A bricolagem aparece portanto como uma forma activa de aproximar o lugar habitado ao espaço doméstico, e é através de uma “opérationalité concerte, [que] la fabrication des territoires du quotidien se situe dans un registre tout à fait particulier” (La Mache, 2011, p.4). Operacionalidades específicas e coerentes com as aspirações singulares, como também afirma Haumont (1968, p.187) “Ceci explique que l’habitant ne s’adapte pas obligatoirement à une espace functionel prévu pour lui par l’architecte. Au contraire, «partout où la contraente de l’espace aménagé laisse place à une possibilite d’équivoque dans les fonctions du cadre, l’usager situe à sa guise ses habitudes de vie…»”. Os habitantes usufruem da margem de manobra/autonomia relativa para construírem o sentido dos seus percursos, materializando a representação estratégica do adequado.
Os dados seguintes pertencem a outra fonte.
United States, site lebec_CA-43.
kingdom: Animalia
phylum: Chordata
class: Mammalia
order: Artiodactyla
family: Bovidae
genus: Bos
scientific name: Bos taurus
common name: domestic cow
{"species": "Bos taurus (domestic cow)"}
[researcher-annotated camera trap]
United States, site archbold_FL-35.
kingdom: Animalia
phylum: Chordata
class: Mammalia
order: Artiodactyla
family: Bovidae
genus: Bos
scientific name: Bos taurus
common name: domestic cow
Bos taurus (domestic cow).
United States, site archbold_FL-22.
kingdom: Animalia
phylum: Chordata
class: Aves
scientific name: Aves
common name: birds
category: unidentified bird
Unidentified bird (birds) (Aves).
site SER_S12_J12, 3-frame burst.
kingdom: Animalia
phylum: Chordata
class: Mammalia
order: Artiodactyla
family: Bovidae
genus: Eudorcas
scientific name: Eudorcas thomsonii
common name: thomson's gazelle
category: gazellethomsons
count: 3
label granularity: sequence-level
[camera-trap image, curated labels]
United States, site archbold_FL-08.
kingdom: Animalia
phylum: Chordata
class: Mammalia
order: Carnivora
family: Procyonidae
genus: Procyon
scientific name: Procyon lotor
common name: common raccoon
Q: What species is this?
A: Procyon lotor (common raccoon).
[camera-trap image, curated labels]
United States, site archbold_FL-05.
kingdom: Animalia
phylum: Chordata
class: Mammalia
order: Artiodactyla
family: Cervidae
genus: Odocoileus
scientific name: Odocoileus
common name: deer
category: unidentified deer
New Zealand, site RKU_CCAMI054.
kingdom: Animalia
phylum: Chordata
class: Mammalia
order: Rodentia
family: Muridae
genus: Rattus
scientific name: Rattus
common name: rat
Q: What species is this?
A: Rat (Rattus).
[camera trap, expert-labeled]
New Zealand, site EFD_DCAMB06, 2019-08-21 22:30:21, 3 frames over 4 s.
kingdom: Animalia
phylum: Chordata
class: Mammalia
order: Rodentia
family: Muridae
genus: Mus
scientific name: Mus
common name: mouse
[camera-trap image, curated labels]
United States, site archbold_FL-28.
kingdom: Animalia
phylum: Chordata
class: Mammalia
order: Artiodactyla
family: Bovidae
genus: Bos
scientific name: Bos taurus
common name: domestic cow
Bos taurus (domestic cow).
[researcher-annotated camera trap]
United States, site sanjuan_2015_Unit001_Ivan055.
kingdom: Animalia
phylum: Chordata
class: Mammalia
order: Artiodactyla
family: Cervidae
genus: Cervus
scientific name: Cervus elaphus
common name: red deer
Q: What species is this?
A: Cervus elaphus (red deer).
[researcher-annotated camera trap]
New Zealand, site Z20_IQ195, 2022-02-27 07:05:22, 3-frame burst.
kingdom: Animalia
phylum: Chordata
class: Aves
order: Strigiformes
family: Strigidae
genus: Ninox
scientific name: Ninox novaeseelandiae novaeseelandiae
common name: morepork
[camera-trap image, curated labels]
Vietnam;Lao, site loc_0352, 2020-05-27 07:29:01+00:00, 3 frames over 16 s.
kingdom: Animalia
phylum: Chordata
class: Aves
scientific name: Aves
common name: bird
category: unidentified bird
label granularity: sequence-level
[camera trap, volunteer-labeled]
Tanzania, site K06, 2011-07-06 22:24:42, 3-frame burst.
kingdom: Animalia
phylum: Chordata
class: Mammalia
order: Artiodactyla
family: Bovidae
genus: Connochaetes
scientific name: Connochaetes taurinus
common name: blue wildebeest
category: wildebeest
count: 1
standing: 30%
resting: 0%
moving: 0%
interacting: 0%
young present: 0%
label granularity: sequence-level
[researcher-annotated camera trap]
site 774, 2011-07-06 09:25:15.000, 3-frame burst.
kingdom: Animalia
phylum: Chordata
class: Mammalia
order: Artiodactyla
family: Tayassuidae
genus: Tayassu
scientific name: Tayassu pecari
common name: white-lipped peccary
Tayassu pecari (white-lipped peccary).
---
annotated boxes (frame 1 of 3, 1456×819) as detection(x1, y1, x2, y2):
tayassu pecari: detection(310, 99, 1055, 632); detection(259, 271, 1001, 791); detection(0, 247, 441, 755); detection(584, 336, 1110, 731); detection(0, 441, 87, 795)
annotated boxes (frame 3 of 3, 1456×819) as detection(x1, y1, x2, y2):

Estando o adequado inserido numa autonomia relativa, e estando essa autonomia inserida numa emergência diacrónica da sociedade dita moderna, os indivíduos aperceberam- se que é possível tornar reversível aquilo que parecia irreversível. E foi exactamente isto que os habitantes fizeram e fazem nas suas habitações. Não se cingiram aos limites físicos impostos pelo espaço dado e foram mais além, apropriaram um espaço aparentemente sem significado, a varanda, como afirma Ph. Boudon, e resignificaram-no física e simbolicamente: “C’est à travers le bricolage que le plus souvent marque son espace en l’aménageant.” (Haumont, 1968, pg. 182).

Conclusão

É através dos actos de bricolagem e manutenção do espaço íntimo que os indivíduos asseguram experiências habitacionais que se aproximam daquilo que vêm como desejado. A distinção entre aquilo que é próprio de existir dentro do espaço doméstico é contraposto com aquilo que é “sujo”, que não é desejável que penetre no conforto da habitação. A marquise permite, neste sentido, uma promoção da organização da casa delimitando fronteiras e libertando espaços.